Le Thème du Sommet
Le thème « Réinvestir dans la paix pour une prospérité partagée et une stabilité durable» n'a pas été choisi par hasard pour le 20e Sommet de la Francophonie. Il dit quelque chose de vrai sur le moment que nous traversons — un moment où les tensions géopolitiques s'accumulent, où les crises économiques fragilisent des sociétés déjà sous pression, et où la stabilité que l'on croyait acquise se révèle, partout dans le monde, plus fragile qu'on ne l'imaginait.
Pour le Cambodge, pays hôte, ce thème touche à des réalités concrètes. Les différends frontaliers qui marquent l'histoire de la région ont parfois suffi à éroder la confiance, à entraver les échanges et à compliquer une coopération pourtant nécessaire. Mettre la paix au centre du débat, c'est reconnaître qu'elle n'est jamais un acquis — qu'elle exige un travail constant de dialogue, de médiation et de construction patiente de la confiance entre les peuples et entre les États.
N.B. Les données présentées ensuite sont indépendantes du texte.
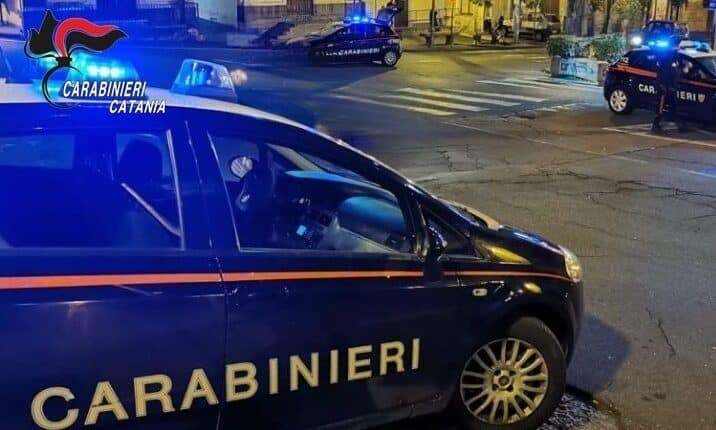 Catania: 2 pregiudicati vengono beccati tra le auto in sosta nel centro storico. Scatta il provvedimento di allontanamento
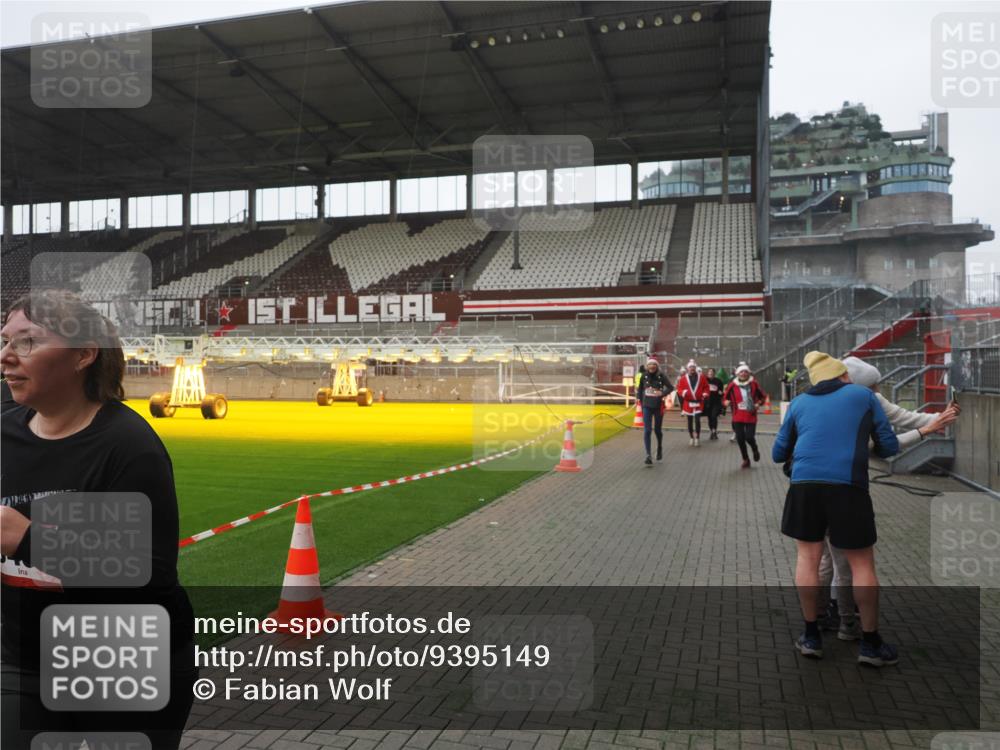 07.12.2025 - St. Pauli X-Mass-Run No. 15 Fabian Wolf http://msf.ph/oto/9395149 07.12.2025 10:28:26 Ziel 412, 2526, 2723, 3395, 3413, 3454, 3472, 4037, 4245, 4250, 4355, 4388, 4697, 4698, 4701, 4702, 4706, 4707 meine-sportfotos.de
L'histoire du Cambodge confère à ce thème une résonance particulière. Sortir de plusieurs décennies de conflit et d'instabilité, puis reconstruire — économiquement, socialement, institutionnellement — c'est une expérience que peu de pays ont traversée avec une telle intensité. Elle a appris au Cambodge une chose essentielle : la paix n'est pas seulement une valeur morale, mais aussi une condition pratique du développement. Sans elle, les investissements ne se font pas, les emplois ne se créent pas, les niveaux de vie stagnent. Le Cambodge peut aujourd'hui partager cette conviction — non pas comme une abstraction, mais comme une leçon vécue.
Du côté de la Francophonie, le thème s'inscrit dans une tradition de fond. Depuis la Déclaration de Bamako jusqu'aux cadres stratégiques les plus récents, l'OIF a toujours défendu l'idée que la démocratie, les droits humains et le règlement pacifique des différends ne sont pas des ornements rhétoriques, mais des conditions réelles de développement durable. Ce Sommet donne l'occasion de redonner du souffle à cet engagement — au moment où il en a peut-être le plus besoin.
Le lien entre la paix et la prospérité, au cœur du thème, mérite d'être pris au sérieux. Dans un monde où les inégalités se creusent, où le changement climatique déplace des populations, où les crises alimentaires se multiplient, une prospérité qui ne serait pas partagée ne durerait pas. La Francophonie porte une vision du développement fondée sur la coopération, l'éducation, l'entrepreneuriat des jeunes et l'autonomisation des femmes — une vision qui n'a de sens que dans un environnement stable et ouvert.
Enfin, la « stabilité durable » dont parle le thème ne se réduit pas à l'absence de guerre. Elle suppose des institutions solides, un dialogue interculturel vivant, une résistance active aux discours de haine, et une coopération internationale qui repose sur la confiance plutôt que sur le rapport de force. C'est précisément l'espace que la Francophonie cherche à construire — un espace où la diversité est une richesse et où la concertation reste le premier réflexe face aux crises.
Le 20e Sommet de Phnom Penh arrive donc au bon moment avec le bon thème. Il offre à l'espace francophone une occasion rare : non pas de célébrer la paix en mots, mais de réfléchir ensemble, sérieusement, à ce qu'il faudrait faire pour la rendre plus solide, plus juste, et plus durable.